IMAGE VIA Ashiya Omundsen

Words by Maggie Zhou

Made with love.

There are a few tiers of smugness that accompany the answer to the question, “Where did you get that from?”. Whether the asker is enquiring about a dress, jacket or pants, you might proudly share that the find was secondhand or borrowed from a loved one. But some talented people get to share that they’ve actually constructed the garments they’re wearing themselves.


For more style inspiration, head to our Fashion section.


In these instances, the fabric, construction and fit have been specifically chosen by them, for them. It doesn’t get more bespoke as that. Here, we asked 11 Australian women to show us an outfit they’ve made for themselves. A mix of crochet, hand-knitted, upcycled and hand-sewn garments were slung our way, for occasions ranging from a wedding to a music festival. Read on to admire their creations.

Ruby Farley-Steere, she/her, Founder and Creative Director of Kateri the Label

I made this outfit in my Melbourne studio, modifying the design in multiple different ways until I found the perfect fit. A Kateri ruffle blouse and corduroy three-quarter shorts, paired with Loq Donna boots, [is] my go-to autumn outfit… The perfect balance of classic tailoring and vintage ruffles.

The creative process was considered and thoughtful, with each stage of the designing, drafting, cutting and sewing completed in my studio and with my own hands. I wanted the ruffle blouse to have enough movement in the gathered neckline yet be strong enough to serve as a striking feature. The material was really the most intricate part of this process, as it needed [to be] flowing yet structured.

@rubyfarleysteere

Ellie Vallely, she/her, Founder and Designer of Squint Clothing

This outfit is a true representation of my design journey! My sweater is from my grad collection at uni all the way back in 2016.  It’s a lovely soft, thick cotton jersey and was inspired by skateboarding streetwear. It never made it into my final collection but it has become a staple of mine.

**Given records**
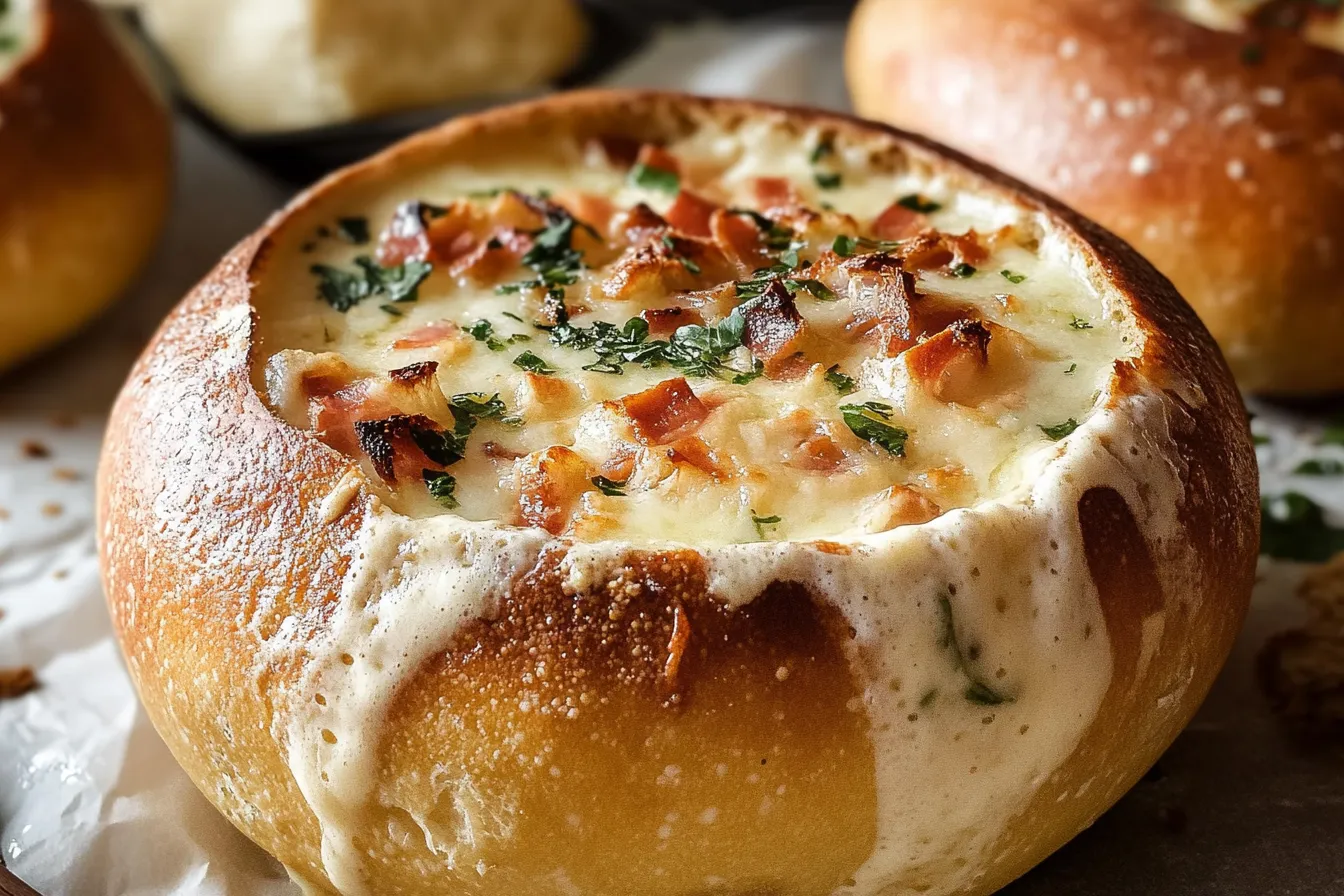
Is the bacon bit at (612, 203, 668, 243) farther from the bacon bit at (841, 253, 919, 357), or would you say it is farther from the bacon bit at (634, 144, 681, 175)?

* * *

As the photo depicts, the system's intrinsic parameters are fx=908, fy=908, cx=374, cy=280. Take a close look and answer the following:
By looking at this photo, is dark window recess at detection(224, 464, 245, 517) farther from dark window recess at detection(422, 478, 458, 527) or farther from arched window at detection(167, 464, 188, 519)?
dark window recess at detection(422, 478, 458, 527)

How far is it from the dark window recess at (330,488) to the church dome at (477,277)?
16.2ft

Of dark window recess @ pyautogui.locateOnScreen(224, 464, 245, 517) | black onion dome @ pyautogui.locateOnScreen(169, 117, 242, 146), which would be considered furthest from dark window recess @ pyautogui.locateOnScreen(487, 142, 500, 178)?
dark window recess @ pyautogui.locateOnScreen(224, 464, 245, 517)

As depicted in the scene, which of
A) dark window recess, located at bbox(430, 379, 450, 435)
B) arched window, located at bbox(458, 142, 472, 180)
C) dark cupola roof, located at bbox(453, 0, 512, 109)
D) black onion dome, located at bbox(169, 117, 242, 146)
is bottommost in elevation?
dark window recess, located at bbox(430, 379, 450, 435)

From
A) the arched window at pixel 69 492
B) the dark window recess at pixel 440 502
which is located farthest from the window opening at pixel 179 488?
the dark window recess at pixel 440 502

**Task set**
1. In the article on homemade outfits, how many Australian women were asked to show an outfit they made for themselves?
2. Continue the article on homemade outfits from the point where it stops.
The items are not needed here.

**Written answers**
1. 11

2.
My kilt is one of my newest designs. As a Scot I’ve always loved kilts so I’m really enjoying their moment in the spotlight. I wanted to create a summer kilt so I used this beautiful lilac linen/Tencel with leather buckles I made from discarded offcuts. The fabric was a little tricky to work with because of its drape but to combat that I stitched the line of the pleats which helped a lot.

I made it in a haze of new design excitement so it came together pretty quickly. Working out the maths for the pleats was a bit of a challenge though, as I was working with leather for the first time. I’m really happy with the way it came out and I love that it feels true to a classic kilt but I don’t have to give it up in the Aussie weather!

@squintclothing

Jimin Park, she/her, content creator and owner of Oneul Co

This dress is my first ‘real’ sewing project. [It was] born from both my frustration with never being able to find a perfectly-fitting dress and my childhood dream of designing and making my own clothes. I was determined to make myself the perfect dress for any time, place and occasion.

To do this I chose a classic silhouette with colours that feature time and time again in my everyday wardrobe, in a gorgeous gingham seersucker and a lyocell linen. The mixed material panelling is inspired by the gorgeous designs by Katharina Lou. With some help from a fellow crafty friend to get started, I finished the dress in about 20 hours over two days.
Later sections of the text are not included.